Workshop @ Waseda University, 2016/12/07

This page includes a listing of all of the software and packages mentioned during the workshop, as well as a few others you may find useful. I’ll link to detailed guides I’ve written about this topic, and update the lists as I write more in the coming months.

Core Software

Python – the programming language used for all of the examples and packages in this workshop.
I also recommend the PyCharm interface for writing and organising your Python code. There’s a free educational license that you can sign up for.

As for databases, I suggest using MongoDB for storing social media data – but certain types of project may benefit from a more structured SQL database like MySQL or PostgreSQL. You may also simply have experience with SQL and prefer to use it.

If your project is very large, Google BigQuery (part of Google’s Cloud Platform) is worth looking into, but its costs can scale up very quickly. (Edit: Just after the workshop, Amazon announced a new cloud service called Athena, which is very similar to BigQuery; I haven’t tried using it yet, but it looks like a viable alternative.)

Python Packages

These are add-on packages for Python which make your life much easier when accessing, storing, handling and processing social media data.

Twython is a simple, easy to use interface for the Twitter API; pymongo is a similarly simple interface for MongoDB. These two are all you need to start downloading and storing social media data from Twitter.
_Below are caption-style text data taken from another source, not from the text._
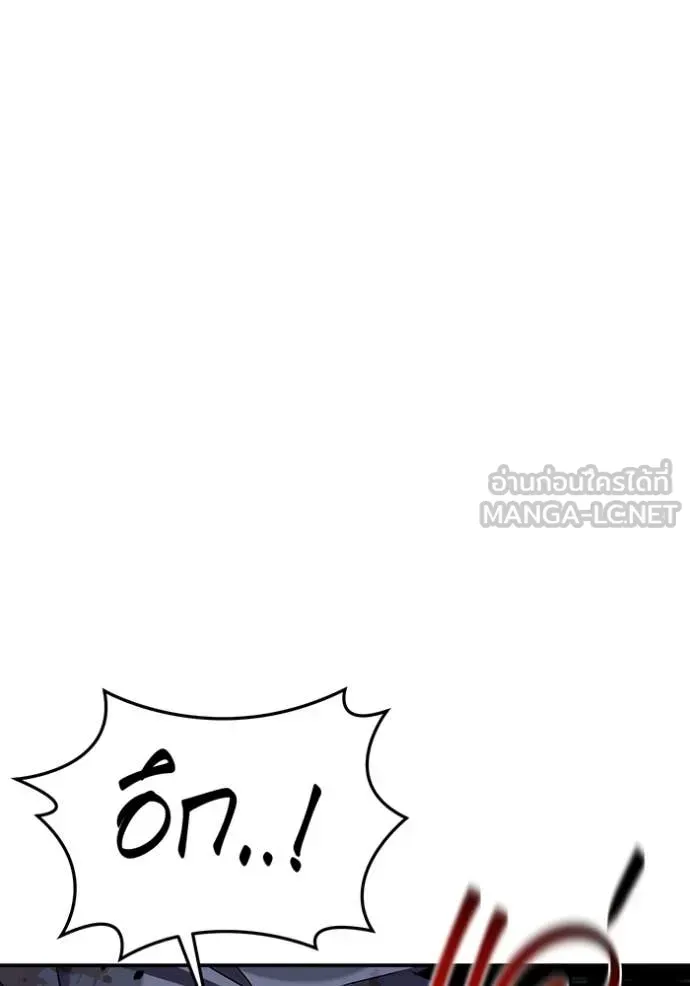 หน้า 127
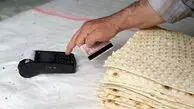 جزییات تازه درباره تغییر قیمت نان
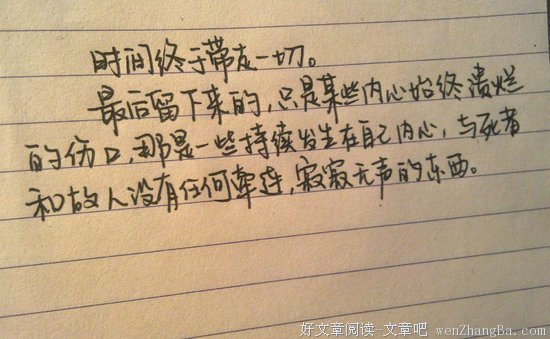 最新的《曾许诺》经典语录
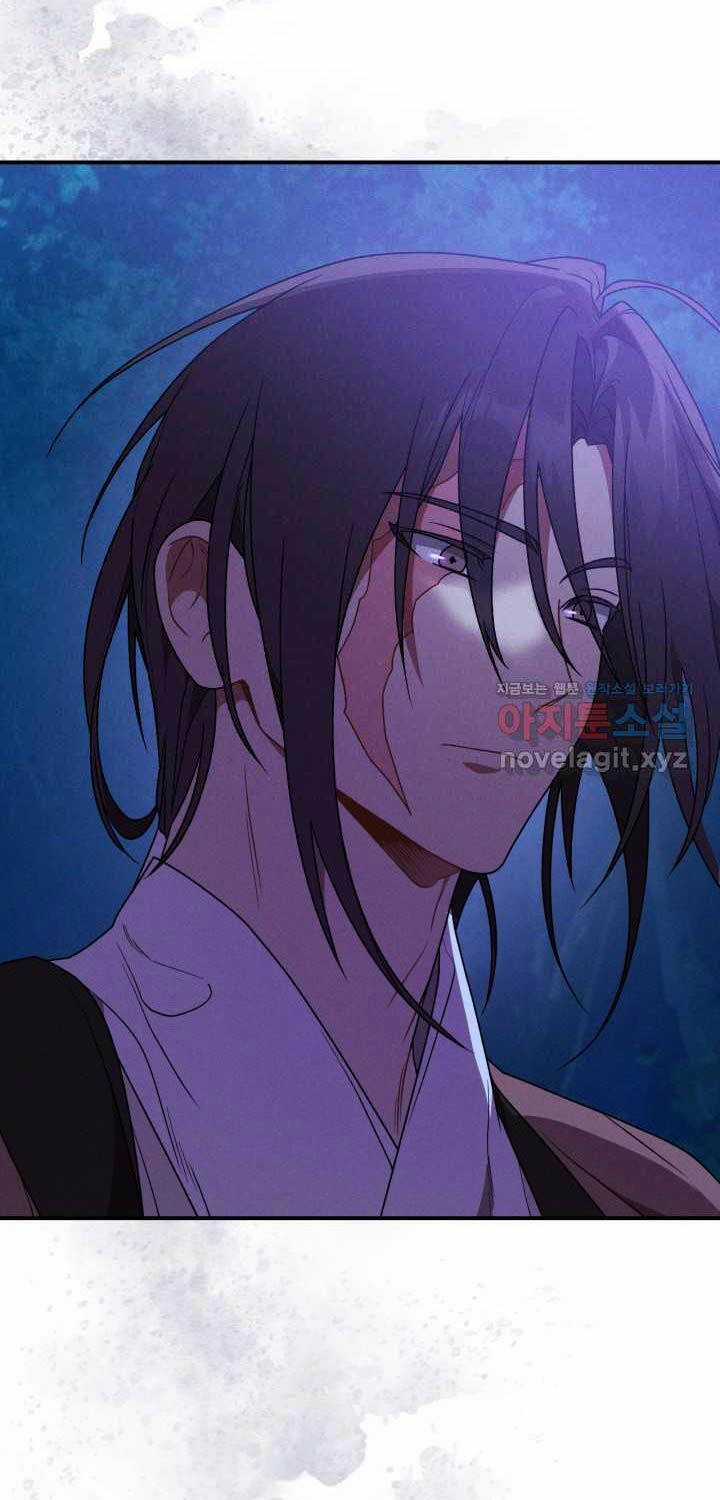 Vị Thần Trở Lại - Chapter 92 - Trang 29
numpy and pandas are a matched pair of packages which give Python similar statistical and scientific computing abilities to R. They’re required for a number of the other, more advanced packages on this list.

matplotlib is a very popular package for creating graphs of your data. I also like Bokeh, a more modern graphing package which creates interactive graphs you can manipulate in your web browser.

SciKit-Learn is a machine learning package for Python which includes good text analysis functionality, as well as implementing a large number of classifying and clustering algorithms.

NLTK (the Natural Language ToolKit) is a package of tools specifically aimed at text analysis. It’s better at certain things than SciKit-Learn; for example, it can tokenise text in a more advanced way that allows for “stemming” European languages – i.e. using the base form of each word to avoid duplication in the corpus. Paired up with SciKit-Learn it makes a formidable machine learning system.